BEGIN Data supplied

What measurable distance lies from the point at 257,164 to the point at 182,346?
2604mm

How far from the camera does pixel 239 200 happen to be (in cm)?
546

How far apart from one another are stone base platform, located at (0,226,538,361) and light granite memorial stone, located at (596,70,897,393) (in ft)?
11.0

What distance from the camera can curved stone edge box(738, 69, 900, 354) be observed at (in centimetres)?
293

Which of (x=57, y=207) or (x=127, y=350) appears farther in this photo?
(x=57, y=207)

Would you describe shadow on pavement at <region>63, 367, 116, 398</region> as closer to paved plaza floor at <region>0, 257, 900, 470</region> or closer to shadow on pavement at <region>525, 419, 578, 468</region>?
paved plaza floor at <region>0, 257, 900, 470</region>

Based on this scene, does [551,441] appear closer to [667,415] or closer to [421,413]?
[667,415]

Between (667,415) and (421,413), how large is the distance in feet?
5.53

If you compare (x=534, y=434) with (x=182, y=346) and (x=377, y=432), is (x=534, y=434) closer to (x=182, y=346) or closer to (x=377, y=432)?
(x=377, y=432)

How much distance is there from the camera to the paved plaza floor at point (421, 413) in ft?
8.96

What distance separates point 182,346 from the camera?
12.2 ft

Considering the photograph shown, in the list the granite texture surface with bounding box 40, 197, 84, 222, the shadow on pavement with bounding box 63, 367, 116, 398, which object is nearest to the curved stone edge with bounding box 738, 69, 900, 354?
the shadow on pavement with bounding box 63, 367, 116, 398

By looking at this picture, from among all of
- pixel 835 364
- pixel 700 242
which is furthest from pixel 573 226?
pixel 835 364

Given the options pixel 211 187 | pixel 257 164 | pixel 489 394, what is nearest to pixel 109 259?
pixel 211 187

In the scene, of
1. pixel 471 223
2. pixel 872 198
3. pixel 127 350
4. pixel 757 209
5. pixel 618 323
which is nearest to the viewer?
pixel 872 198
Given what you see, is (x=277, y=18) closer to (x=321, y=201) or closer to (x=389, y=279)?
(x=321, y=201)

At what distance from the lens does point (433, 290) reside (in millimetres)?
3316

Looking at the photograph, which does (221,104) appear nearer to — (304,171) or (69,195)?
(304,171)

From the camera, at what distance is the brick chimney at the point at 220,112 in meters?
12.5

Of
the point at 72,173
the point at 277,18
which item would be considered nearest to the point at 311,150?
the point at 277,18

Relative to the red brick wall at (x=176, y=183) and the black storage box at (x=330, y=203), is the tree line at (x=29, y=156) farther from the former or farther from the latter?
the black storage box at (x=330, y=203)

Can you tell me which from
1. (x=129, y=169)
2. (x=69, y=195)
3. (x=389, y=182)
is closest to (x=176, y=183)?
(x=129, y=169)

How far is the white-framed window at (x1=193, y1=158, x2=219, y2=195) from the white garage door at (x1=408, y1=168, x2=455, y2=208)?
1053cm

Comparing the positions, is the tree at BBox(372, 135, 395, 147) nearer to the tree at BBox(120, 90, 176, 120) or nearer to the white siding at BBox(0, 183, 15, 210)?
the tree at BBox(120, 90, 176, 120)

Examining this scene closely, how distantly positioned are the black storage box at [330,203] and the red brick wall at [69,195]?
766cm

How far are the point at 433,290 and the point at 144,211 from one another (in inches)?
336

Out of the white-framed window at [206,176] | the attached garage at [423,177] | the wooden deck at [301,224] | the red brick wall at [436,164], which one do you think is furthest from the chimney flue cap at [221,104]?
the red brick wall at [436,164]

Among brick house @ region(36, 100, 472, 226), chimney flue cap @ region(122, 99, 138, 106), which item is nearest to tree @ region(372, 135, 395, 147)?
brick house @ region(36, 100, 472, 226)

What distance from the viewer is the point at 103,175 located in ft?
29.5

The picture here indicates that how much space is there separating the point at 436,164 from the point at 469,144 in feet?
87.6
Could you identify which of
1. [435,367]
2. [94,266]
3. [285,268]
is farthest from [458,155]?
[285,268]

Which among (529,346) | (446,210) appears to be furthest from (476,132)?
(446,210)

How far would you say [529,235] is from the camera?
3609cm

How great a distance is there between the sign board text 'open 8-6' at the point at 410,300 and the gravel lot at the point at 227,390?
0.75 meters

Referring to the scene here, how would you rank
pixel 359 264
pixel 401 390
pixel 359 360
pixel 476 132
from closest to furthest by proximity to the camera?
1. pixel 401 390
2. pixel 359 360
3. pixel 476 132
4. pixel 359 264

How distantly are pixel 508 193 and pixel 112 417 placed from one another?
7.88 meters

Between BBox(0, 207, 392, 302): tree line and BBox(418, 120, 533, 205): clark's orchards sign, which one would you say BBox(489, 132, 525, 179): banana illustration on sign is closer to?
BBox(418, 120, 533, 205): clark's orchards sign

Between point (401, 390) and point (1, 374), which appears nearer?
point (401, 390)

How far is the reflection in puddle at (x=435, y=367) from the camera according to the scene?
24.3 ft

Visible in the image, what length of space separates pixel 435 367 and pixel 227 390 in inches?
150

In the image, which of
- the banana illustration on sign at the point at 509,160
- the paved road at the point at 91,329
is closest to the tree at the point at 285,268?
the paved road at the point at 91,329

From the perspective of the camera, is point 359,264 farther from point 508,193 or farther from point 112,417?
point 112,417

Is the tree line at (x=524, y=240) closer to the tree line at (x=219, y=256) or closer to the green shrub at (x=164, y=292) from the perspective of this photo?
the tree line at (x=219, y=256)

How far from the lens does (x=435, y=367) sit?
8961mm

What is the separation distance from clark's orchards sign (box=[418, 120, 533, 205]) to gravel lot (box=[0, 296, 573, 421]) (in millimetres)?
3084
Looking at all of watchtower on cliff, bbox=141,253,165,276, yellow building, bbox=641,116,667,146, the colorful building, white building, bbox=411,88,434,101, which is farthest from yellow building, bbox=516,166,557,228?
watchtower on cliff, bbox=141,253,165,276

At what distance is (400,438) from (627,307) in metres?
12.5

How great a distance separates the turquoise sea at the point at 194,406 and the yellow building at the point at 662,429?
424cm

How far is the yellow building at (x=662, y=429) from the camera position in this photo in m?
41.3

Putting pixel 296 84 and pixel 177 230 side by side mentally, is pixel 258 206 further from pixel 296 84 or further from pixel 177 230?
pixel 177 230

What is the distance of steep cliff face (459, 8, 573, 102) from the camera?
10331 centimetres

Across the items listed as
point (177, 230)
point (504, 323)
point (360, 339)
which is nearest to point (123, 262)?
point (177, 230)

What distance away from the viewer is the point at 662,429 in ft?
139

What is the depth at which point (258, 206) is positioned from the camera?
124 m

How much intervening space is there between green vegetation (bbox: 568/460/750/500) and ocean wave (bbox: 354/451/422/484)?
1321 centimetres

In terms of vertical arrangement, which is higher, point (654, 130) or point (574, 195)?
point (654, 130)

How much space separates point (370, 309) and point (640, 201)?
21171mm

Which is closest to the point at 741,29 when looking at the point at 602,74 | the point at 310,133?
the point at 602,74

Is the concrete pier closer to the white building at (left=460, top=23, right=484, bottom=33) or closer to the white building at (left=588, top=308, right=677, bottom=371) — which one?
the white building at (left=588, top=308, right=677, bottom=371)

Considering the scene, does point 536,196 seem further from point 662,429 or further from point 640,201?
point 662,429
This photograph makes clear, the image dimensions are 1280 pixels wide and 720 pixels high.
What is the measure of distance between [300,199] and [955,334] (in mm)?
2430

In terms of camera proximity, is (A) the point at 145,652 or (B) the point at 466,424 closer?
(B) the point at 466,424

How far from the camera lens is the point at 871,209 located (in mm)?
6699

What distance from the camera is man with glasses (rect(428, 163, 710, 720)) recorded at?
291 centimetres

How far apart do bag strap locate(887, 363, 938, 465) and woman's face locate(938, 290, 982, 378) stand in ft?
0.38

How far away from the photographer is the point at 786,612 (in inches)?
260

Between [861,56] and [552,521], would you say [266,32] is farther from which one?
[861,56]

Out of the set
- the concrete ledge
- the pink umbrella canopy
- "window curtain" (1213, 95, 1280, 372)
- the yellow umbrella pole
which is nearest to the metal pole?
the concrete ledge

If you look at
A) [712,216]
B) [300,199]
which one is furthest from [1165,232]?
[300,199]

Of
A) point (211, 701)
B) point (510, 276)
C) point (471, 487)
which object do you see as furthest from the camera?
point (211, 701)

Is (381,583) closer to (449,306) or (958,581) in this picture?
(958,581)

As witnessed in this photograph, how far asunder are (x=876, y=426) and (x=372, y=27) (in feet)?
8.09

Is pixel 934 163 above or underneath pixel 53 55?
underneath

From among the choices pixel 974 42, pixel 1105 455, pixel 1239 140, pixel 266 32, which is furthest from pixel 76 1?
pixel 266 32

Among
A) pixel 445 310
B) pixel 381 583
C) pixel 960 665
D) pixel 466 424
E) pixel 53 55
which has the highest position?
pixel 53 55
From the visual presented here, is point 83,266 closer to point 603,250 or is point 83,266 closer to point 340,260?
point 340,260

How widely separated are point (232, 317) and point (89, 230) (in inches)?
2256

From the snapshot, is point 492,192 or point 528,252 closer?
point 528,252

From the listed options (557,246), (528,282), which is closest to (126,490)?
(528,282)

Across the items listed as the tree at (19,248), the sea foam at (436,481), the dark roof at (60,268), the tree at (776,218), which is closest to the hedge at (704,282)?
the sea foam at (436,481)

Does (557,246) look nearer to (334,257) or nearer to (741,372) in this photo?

END Data supplied

■ **Written request**
Reproduce the lines of data starting at the line containing "Which among (529,346)" and ending at the line containing "7.88 meters", renaming "camera" to "viewer" throughout and leaving everything else unchanged.

■ **The completed task**
Which among (529,346) | (446,210) appears to be furthest from (476,132)?
(446,210)

How far would you say [529,235] is from the viewer?
3609cm

How great a distance is there between the sign board text 'open 8-6' at the point at 410,300 and the gravel lot at the point at 227,390?
0.75 meters

Referring to the scene here, how would you rank
pixel 359 264
pixel 401 390
pixel 359 360
pixel 476 132
from closest to furthest by proximity to the viewer?
1. pixel 401 390
2. pixel 359 360
3. pixel 476 132
4. pixel 359 264

How distantly are pixel 508 193 and pixel 112 417 placed from one another?
7.88 meters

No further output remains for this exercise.